**SOURCE EXTRACT:**
▶

Epidemiological studies suggest a protective effect of n-3 fatty acids derived from fish (eicosapentaenoic acid [EPA] and docosahexaenoic acid [DHA]) against cognitive decline. For α-linolenic acid (ALA) obtained from vegetable sources, the effect on cognitive decline is unknown. We examined the effect of n-3 fatty acid supplementation on cognitive decline in coronary heart disease patients.
The analysis included 2911 coronary patients (78% men) aged 60 to 80 years who participated in a double-blind placebo-controlled trial of n-3 fatty acids and cardiovascular diseases (Alpha Omega Trial). By using a 2 × 2 factorial design, patients were randomly assigned to margarines that provided 400 mg/d of EPA-DHA, 2 g/d of ALA, both EPA-DHA and ALA, or placebo for 40 months. Cognitive function was assessed by the Mini-Mental State Examination (MMSE) at baseline and after 40 months. The effect of n-3 fatty acids on change in MMSE score was assessed using analysis of variance. Logistic regression analysis was used to examine the effects on risk of cognitive decline, defined as a decrease of 3 or more points in MMSE score or incidence of dementia.
Patients in the active treatment groups had an additional intake of 384 mg of EPA-DHA, 1.9 g of ALA, or both. The overall MMSE score in this cohort was 28.3 ± 1.6 points, which decreased by 0.67 ± 2.25 points during follow-up. Changes in MMSE score during intervention did not differ significantly between EPA-DHA and placebo (-0.65 vs -0.69 points, P = .44) or between ALA and placebo (-0.60 vs -0.74 points, P = .12). The risk of cognitive decline was 1.03 (95% confidence interval: 0.84-1.26, P = .80) for EPA-DHA (vs placebo) and 0.90 (0.74-1.10, P = .31) for ALA (vs placebo).
This large intervention study showed no effect of dietary doses of n-3 fatty acids on global cognitive decline in coronary heart disease patients.

◀

Data drawn from a collection:

▶

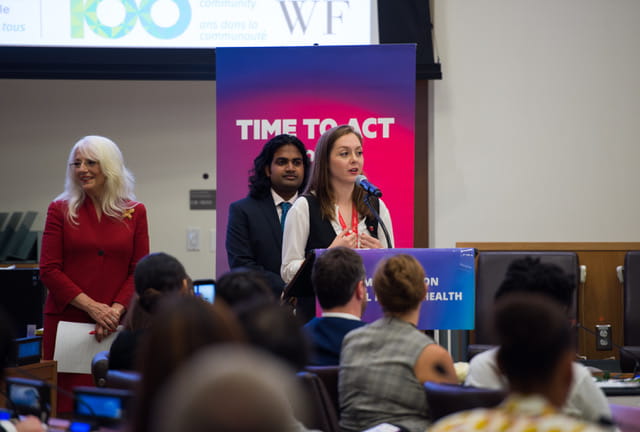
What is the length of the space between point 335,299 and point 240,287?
535 millimetres

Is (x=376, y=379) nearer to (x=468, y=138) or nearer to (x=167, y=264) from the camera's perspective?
(x=167, y=264)

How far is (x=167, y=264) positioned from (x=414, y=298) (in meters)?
0.78

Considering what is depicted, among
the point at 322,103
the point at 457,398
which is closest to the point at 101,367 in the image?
the point at 457,398

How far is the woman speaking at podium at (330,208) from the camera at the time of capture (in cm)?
331

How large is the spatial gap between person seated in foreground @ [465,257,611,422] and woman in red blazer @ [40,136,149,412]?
6.21ft

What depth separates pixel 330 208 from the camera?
3354 millimetres

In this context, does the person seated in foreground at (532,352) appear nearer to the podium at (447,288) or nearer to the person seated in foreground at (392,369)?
the person seated in foreground at (392,369)

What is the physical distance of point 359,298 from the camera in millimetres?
2652

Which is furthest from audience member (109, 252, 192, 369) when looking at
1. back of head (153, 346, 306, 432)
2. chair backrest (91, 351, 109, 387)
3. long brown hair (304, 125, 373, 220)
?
back of head (153, 346, 306, 432)

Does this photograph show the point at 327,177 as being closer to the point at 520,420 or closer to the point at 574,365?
the point at 574,365

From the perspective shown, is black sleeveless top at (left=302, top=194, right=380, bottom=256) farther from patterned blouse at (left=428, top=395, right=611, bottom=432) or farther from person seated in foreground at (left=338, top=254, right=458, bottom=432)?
patterned blouse at (left=428, top=395, right=611, bottom=432)

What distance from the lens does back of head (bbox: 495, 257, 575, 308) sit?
7.41 ft

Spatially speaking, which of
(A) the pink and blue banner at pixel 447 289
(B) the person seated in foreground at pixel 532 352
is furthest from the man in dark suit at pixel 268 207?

◀

**WORK ORDER 1:** In the fatty acid abstract, for how long were patients assigned to the margarines?
**WORK ORDER 2:** Output the part of the fatty acid abstract starting with "Epidemiological studies suggest" and going on through "on cognitive decline in coronary heart disease patients.".
The entries come from a different source than the fatty acid abstract.

**EXERCISE SOLUTION 1:** 40 months.

**EXERCISE SOLUTION 2:**
Epidemiological studies suggest a protective effect of n-3 fatty acids derived from fish (eicosapentaenoic acid [EPA] and docosahexaenoic acid [DHA]) against cognitive decline. For α-linolenic acid (ALA) obtained from vegetable sources, the effect on cognitive decline is unknown. We examined the effect of n-3 fatty acid supplementation on cognitive decline in coronary heart disease patients.